### Короткая задача
Преобразуйте в таблицу Markdown отрезок от первой строки до строки, содержащей «36H410V21L405 16L359 26V32H353V57H359L364», включительно, пропустив пустые строки. Назовите столбцы «№» и «Строка».

### Исходные данные

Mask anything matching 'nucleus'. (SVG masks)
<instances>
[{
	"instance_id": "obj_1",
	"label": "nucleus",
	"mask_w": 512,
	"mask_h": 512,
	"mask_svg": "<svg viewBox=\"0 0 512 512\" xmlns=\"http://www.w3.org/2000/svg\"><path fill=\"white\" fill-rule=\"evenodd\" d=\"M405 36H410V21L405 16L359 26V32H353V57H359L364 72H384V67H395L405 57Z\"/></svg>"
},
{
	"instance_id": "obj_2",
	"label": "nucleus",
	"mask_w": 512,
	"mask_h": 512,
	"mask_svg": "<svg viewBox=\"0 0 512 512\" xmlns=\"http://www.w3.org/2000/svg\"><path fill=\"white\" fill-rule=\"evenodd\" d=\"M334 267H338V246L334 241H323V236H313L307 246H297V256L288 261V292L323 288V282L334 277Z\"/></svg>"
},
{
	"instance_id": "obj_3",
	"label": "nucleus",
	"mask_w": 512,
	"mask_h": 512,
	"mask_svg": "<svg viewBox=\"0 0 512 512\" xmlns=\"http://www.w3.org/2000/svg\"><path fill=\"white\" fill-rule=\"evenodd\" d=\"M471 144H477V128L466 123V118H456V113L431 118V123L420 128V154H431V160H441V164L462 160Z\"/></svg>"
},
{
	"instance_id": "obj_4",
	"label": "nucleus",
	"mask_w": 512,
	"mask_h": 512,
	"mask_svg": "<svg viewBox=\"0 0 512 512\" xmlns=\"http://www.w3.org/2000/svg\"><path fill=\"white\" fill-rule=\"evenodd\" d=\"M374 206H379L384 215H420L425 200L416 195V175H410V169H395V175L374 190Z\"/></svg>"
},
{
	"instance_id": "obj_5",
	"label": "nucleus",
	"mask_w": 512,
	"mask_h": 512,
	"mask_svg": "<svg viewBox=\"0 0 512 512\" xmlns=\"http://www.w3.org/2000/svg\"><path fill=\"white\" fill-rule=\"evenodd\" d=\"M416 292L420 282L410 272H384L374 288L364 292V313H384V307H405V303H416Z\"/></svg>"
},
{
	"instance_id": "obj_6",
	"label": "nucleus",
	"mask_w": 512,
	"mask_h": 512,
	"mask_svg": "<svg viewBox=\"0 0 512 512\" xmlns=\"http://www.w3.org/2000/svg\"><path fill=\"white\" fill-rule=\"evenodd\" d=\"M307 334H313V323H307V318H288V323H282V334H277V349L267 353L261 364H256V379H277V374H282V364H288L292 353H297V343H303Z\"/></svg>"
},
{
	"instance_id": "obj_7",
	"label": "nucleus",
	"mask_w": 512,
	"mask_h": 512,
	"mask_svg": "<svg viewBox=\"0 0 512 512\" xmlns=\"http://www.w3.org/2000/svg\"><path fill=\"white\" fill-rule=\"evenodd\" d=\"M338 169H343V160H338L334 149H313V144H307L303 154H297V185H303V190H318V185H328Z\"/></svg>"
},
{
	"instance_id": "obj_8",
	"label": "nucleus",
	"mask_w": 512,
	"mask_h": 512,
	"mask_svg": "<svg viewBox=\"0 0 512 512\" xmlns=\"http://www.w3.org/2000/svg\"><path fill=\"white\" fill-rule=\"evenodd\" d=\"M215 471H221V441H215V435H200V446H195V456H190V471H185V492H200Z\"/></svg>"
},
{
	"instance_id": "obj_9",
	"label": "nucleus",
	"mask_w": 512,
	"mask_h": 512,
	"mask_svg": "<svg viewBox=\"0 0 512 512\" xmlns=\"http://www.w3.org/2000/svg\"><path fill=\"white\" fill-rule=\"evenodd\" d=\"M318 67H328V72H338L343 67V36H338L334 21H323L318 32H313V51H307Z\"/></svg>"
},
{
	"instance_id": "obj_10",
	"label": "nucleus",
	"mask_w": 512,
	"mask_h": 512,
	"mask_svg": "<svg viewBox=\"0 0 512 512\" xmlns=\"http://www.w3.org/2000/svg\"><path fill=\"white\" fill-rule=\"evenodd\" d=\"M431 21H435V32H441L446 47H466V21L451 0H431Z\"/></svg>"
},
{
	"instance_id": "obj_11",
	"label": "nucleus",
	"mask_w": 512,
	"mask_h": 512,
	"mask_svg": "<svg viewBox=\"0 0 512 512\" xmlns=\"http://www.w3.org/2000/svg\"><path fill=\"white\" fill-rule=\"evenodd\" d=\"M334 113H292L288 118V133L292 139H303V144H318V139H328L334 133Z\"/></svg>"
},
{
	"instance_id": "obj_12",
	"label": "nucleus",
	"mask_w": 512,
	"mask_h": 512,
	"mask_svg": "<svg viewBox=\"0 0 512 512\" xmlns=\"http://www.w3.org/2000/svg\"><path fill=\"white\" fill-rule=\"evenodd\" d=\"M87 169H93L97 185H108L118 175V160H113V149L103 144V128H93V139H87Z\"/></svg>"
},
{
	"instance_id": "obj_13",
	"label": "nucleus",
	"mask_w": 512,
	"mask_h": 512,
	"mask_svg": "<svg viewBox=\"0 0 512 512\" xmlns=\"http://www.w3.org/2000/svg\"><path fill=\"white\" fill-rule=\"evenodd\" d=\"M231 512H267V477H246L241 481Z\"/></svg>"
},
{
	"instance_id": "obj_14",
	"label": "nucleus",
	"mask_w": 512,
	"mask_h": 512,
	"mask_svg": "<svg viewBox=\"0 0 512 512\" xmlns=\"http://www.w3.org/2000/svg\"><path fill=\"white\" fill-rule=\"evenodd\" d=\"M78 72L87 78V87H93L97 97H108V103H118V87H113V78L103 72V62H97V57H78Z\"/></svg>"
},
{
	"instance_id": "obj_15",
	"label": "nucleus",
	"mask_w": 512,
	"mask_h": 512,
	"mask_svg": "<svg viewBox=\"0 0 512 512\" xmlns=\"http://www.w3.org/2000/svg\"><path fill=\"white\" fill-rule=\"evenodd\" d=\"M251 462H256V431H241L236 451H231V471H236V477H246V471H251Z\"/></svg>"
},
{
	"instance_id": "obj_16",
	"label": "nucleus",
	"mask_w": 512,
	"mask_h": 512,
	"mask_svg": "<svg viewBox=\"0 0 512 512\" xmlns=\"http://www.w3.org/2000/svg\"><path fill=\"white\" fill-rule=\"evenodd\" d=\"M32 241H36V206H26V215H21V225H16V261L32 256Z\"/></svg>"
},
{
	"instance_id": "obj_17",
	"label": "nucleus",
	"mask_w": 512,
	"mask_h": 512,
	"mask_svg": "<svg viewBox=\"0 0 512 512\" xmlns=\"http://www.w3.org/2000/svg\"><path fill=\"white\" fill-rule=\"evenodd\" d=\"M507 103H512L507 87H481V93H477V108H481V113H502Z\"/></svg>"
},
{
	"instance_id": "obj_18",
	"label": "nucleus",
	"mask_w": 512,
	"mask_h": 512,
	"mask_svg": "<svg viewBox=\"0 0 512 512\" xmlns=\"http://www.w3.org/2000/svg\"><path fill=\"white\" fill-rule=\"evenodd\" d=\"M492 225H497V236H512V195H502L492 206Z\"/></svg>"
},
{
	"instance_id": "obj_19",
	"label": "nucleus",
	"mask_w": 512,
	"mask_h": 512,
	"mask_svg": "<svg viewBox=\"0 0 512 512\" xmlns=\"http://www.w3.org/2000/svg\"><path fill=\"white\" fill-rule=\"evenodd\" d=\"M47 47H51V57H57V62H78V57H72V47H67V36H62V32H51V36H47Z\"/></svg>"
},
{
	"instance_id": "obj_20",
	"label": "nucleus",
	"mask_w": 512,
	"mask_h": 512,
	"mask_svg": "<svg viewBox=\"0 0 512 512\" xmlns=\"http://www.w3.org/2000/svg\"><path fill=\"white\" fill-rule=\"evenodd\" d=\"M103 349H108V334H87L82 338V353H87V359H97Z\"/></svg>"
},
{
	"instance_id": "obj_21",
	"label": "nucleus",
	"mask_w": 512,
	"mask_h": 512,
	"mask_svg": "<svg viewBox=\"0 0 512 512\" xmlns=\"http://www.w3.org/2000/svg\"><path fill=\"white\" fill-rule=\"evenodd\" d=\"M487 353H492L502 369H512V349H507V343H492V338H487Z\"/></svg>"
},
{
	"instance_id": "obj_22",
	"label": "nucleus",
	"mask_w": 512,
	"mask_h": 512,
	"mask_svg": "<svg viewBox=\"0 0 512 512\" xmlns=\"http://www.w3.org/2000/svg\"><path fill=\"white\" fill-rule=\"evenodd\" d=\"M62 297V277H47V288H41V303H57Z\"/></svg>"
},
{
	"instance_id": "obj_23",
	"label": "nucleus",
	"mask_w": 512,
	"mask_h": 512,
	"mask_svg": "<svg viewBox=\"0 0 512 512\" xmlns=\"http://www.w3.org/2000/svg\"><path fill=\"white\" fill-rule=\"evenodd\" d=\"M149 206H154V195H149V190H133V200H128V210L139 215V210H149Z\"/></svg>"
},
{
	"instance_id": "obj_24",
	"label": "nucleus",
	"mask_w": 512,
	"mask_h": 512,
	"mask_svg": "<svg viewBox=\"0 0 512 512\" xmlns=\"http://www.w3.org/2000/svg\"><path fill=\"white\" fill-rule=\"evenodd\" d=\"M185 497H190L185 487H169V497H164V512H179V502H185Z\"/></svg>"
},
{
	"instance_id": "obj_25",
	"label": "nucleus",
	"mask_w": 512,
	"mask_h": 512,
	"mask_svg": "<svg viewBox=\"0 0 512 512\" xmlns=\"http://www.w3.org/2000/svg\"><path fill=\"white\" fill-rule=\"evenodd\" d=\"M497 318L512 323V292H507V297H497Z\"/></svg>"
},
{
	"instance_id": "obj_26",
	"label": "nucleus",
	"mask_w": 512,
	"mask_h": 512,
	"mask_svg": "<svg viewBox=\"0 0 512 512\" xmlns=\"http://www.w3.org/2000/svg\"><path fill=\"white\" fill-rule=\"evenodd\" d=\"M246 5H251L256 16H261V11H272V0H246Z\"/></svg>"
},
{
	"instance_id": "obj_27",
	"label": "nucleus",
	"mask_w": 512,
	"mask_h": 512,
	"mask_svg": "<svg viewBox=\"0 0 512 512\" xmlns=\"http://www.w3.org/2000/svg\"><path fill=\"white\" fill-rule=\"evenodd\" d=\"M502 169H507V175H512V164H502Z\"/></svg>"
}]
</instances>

### Ответ к упражнению
| № | Строка |
|---|---|
| 1 | Mask anything matching 'nucleus'. (SVG masks) |
| 2 | <instances> |
| 3 | [{ |
| 4 | 	"instance_id": "obj_1", |
| 5 | 	"label": "nucleus", |
| 6 | 	"mask_w": 512, |
| 7 | 	"mask_h": 512, |
| 8 | 	"mask_svg": "<svg viewBox=\"0 0 512 512\" xmlns=\"http://www.w3.org/2000/svg\"><path fill=\"white\" fill-rule=\"evenodd\" d=\"M405 36H410V21L405 16L359 26V32H353V57H359L364 72H384V67H395L405 57Z\"/></svg>" |